◆ YOUR TASK: Present the data once more in exactly its original form.

◆ DATASET RECORDS:
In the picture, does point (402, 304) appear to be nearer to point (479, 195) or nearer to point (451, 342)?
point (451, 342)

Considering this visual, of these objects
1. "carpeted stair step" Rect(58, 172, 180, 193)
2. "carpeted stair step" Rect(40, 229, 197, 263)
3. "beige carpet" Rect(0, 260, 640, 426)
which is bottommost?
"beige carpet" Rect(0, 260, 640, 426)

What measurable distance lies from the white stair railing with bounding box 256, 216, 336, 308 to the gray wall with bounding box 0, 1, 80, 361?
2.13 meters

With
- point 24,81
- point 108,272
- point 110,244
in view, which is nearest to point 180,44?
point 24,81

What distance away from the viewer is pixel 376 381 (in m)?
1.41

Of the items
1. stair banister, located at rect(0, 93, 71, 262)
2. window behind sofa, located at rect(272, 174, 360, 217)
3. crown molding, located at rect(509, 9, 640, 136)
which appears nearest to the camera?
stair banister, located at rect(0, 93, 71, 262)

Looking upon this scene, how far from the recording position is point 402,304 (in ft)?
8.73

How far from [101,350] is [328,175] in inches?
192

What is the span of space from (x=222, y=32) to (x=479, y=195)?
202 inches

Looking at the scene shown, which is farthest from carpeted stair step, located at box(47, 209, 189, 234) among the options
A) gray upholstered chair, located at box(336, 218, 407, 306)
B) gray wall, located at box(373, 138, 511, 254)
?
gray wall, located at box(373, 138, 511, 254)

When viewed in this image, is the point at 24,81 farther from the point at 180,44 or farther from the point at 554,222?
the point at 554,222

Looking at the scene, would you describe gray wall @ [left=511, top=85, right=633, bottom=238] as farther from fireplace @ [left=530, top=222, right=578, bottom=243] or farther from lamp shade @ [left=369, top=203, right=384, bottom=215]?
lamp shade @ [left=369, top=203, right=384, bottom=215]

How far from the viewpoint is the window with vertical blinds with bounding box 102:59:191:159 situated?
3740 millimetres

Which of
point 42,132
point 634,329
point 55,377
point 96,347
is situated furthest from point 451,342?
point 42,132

◆ OUTPUT FOR THIS TASK:
In the picture, does point (402, 304) appear to be nearer to point (479, 195) or nearer to point (451, 342)?
point (451, 342)

Considering this visual, of these objects
1. "carpeted stair step" Rect(58, 172, 180, 193)
2. "carpeted stair step" Rect(40, 229, 197, 263)
3. "beige carpet" Rect(0, 260, 640, 426)
which is bottommost?
"beige carpet" Rect(0, 260, 640, 426)

What measurable distance lies from the white stair railing with bounding box 256, 216, 336, 308 to the gray wall with bounding box 0, 1, 80, 361?
2.13 meters

With
- point 24,81
- point 108,272
- point 110,244
in view, which is nearest to point 180,44?
point 24,81

What distance away from the viewer is pixel 376 381 (in m)?
1.41

Of the items
1. stair banister, located at rect(0, 93, 71, 262)
2. window behind sofa, located at rect(272, 174, 360, 217)
3. crown molding, located at rect(509, 9, 640, 136)
which appears nearest to the camera?
stair banister, located at rect(0, 93, 71, 262)

Looking upon this scene, how far from the recording position is point 402,304 (in ft)?
8.73

How far from [101,350] is [328,175] in inches?
192

What is the span of space from (x=222, y=32) to (x=479, y=195)?
202 inches

Looking at the scene shown, which is farthest from carpeted stair step, located at box(47, 209, 189, 234) among the options
A) gray upholstered chair, located at box(336, 218, 407, 306)
B) gray wall, located at box(373, 138, 511, 254)
?
gray wall, located at box(373, 138, 511, 254)

When viewed in this image, is the point at 24,81 farther from the point at 180,44 or farther from the point at 554,222?
the point at 554,222

Looking at the scene, would you describe gray wall @ [left=511, top=85, right=633, bottom=238] as farther from fireplace @ [left=530, top=222, right=578, bottom=243] or farther from lamp shade @ [left=369, top=203, right=384, bottom=215]?
lamp shade @ [left=369, top=203, right=384, bottom=215]

How far from the viewpoint is the window with vertical blinds with bounding box 102:59:191:159 situated?
3740 millimetres

Which of
point 42,132
point 634,329
point 55,377
point 96,347
is situated furthest from point 451,342?
point 42,132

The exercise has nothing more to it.